Queda pendiente la pregunta: ¿en qué consiste o cuáles son los ingredientes de esa belleza trascendente, en la apreciación y descripciones de Teresa? No es fácil la respuesta. Como a otros sectores de su experiencia mística, también a éste lo sitúa ella en la zona de lo inefable. Se limita a desglosar alguna que otra faceta. Comparando sus ‘visiones estéticas’ con los cuadros del Greco, se ha apuntado al factor ‘luz/luminosidad/resplandor’ de las descripciones de la Santa, para aproximarles la ‘luz pictórica’ de aquél. (Cf H. Hatzfeld, Estudios literarios sobre la mística española. Madrid 1968: capítulo 6º, ‘Textos teresianos aplicados a la interpretación del Greco’, p. 243-276).
Es cierto que, según Teresa, las experiencias místicas ‘visivas’ la introducen en una luz absolutamente nueva. Es ‘una luz, que sin ver luz, alumbra el entendimiento’ (V 27,3). ‘Excede a todo lo que acá se puede imaginar, aun sola la blancura y resplandor.

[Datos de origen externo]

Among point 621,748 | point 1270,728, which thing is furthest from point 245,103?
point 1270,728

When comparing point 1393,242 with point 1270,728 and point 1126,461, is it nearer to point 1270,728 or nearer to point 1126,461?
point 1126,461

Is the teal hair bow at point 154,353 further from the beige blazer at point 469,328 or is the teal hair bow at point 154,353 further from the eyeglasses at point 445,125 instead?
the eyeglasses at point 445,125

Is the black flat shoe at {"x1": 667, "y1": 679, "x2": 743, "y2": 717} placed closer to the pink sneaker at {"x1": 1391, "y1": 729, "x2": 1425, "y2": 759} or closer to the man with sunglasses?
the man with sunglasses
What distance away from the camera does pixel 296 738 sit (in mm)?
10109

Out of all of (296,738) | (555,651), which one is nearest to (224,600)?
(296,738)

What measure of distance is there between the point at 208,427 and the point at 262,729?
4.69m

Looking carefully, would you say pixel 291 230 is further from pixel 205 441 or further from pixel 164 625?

No es resplandor que deslumbre, sino una blancura suave, y el resplandor infuso, que da deleite grandísimo a la vista y no la cansa… Es una luz tan diferente de las de acá, que parece una cosa deslustrada la claridad del sol…’ (28, 4-5). ‘Sola la hermosura y blancura de una mano es sobre toda nuestra imaginación…’ (28, 11). ‘Parécele que toda junta ha estado en otra región muy diferente de esta en que vivimos, adonde se le muestra otra luz tan diferente de la de acá, que si toda su vida ella la estuviera fabricando…, fuera imposible alcanzarla’ (M 6, 5, 7; cf V 38, 2 y 33, 14-15).
Luz, blancura, fulgor son, pues, índices lejanos de la belleza trascendente. Con todo, esa fúlgida irradiación es sólo una faceta de la belleza misma percibida y no descrita por Teresa.